Презренный кат | страница 61
— Вам чего ёкось-мокось надобно тут, — заорал мужик неожиданно тонким для своей комплекции голосом. — Чего под воротами шляетесь, екось-мокось вас задери? Чего надо?
— Ты чего Мокось меня не признал, — истошно заорал Киселев, роняя от старания великого шапку с головы. — Иван я, земляк твой.
— Вижу, что это ты Иван, но тут такая екось-мокось получается, что мне с тобой и говорить не велено. Вор ты, сказывают, а не земляк никакой. Вот такая екось-мокось складывается.
— А ты и не говори со мной, — подбирая с земли шапку, уже спокойно ответил земляку Киселев. — Пошли молча в кабак, а то мне уж алтын всю руку сжег. Неужто не знаешь, как от него рука горит. Чего со мной говорить-то, когда деньги есть? Алтын ведь.
— Алтын, екось-мокось?
— Алтын.
Мужик снова исчез за высоким тыном, и после очередной продолжительной возни с всхлипами и сопением, вдруг одна воротная створка приоткрылась, и из неё выскочил, бестолково перебирая ногами, Иванов земляк. Удержавшись с огромным трудом от падения, он развернулся к воротам, погрозил туда кулаком и быстро пошел прочь от дома по извилистой тропинке.
Киселев с Чернышевым побежали следом.
— Вот баба, вот стерва, екосем-мокосем по лбу бы её, — бубнил всю дорогу псарь. — Всё ей не так, всё не этак. Вот я ей ужо покажу, а то ишь ты волю взяла. Она думает я кто: екось-мокось какой-нибудь? Э нет, ошибаешься, я мужик настоящий. Ух, Степанида попомнишь ты еще меня. Я мужик серьезный, а не екось-мокось безответный. Меня кочергой по заду бить вообще не следует, а когда ко мне товарищ пришел, тем более. Ну, смотри у меня Степка. Ох, станется тебе вечером.
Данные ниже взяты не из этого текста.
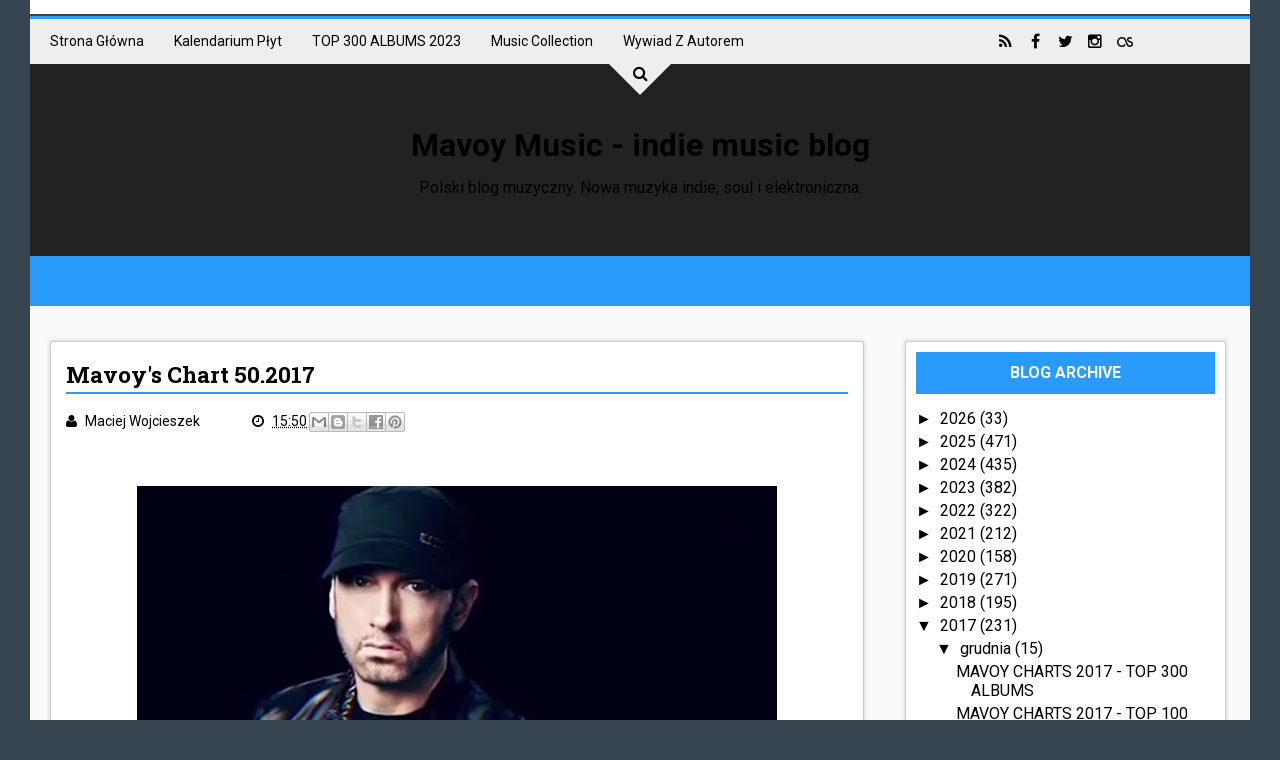

--- FILE ---
content_type: text/javascript; charset=UTF-8
request_url: https://www.mavoymusic.com/2017/12/mavoys-chart-502017.html?action=getFeed&widgetId=Feed1&widgetType=Feed&responseType=js&xssi_token=AOuZoY5jUgc1QiUz89YbCjGHU4PtFXYHXw%3A1769500150376
body_size: 180
content:
try {
_WidgetManager._HandleControllerResult('Feed1', 'getFeed',{'status': 'ok', 'feed': {'entries': [{'title': 'Kate Bush - How to Be Invisible', 'link': 'https://www.last.fm/music/Kate+Bush/_/How+to+Be+Invisible', 'publishedDate': '2026-01-26T04:27:00.000-08:00', 'author': ''}, {'title': 'Sudan Archives - Did You Know?', 'link': 'https://www.last.fm/music/Sudan+Archives/_/Did+You+Know%3F', 'publishedDate': '2026-01-26T04:01:00.000-08:00', 'author': ''}, {'title': 'The Beatles - Something (Take 39 - Strings Only Instrumental)', 'link': 'https://www.last.fm/music/The+Beatles/_/Something+(Take+39+-+Strings+Only+Instrumental)', 'publishedDate': '2026-01-26T03:25:00.000-08:00', 'author': ''}, {'title': 'The Beatles - Here Comes The Sun (Take 9)', 'link': 'https://www.last.fm/music/The+Beatles/_/Here+Comes+The+Sun+(Take+9)', 'publishedDate': '2026-01-26T03:21:00.000-08:00', 'author': ''}, {'title': 'The Beatles - Julia (Two Rehearsals)', 'link': 'https://www.last.fm/music/The+Beatles/_/Julia+(Two+Rehearsals)', 'publishedDate': '2026-01-26T03:17:00.000-08:00', 'author': ''}], 'title': 'MavoyOfCourse - recent tracks'}});
} catch (e) {
  if (typeof log != 'undefined') {
    log('HandleControllerResult failed: ' + e);
  }
}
Ох, екось-мокось!
Окончательно угомонился Екось-Мокось только в кабаке и, причем только после второй кружки. И вот лишь после этого он стал способен размышлять над другими вопросами, не связанными с обидой на Степаниду. Помянув последний раз Степаниду недобрым словом, псарь рассказал историю потери трех пальце в битве под городом Полтавой, поведал преимущества мортиры над тюфяком, выпил еще раз и, наконец, отозвался на вопрос Чернышева о своем молодом господине.
— Нет сейчас Гаврилы Федоровича дома, — отрезая ножом, кус мяса от заячьей ноги, рассудительно вещал Ёкось-Мокось, — да если бы и был, то поговорить с ним тебе бы не пришлось. Сурьезный он больно. Такой сурьезный, что и смотреть на таких как вы не будет. Ну, если бы, конечно, я бы словечко за вас замолвил, тогда бы глядишь, чего бы и получилось, может быть, а так нет. Сурьезный граф. Он со мною-то не всегда уважительно говорит, а уж с вами тем более. Вот батюшка его попроще, несмотря на то, что большую должность в государстве занимает. А сынок ещё тот злыдень. Кстати, зачем он тебе?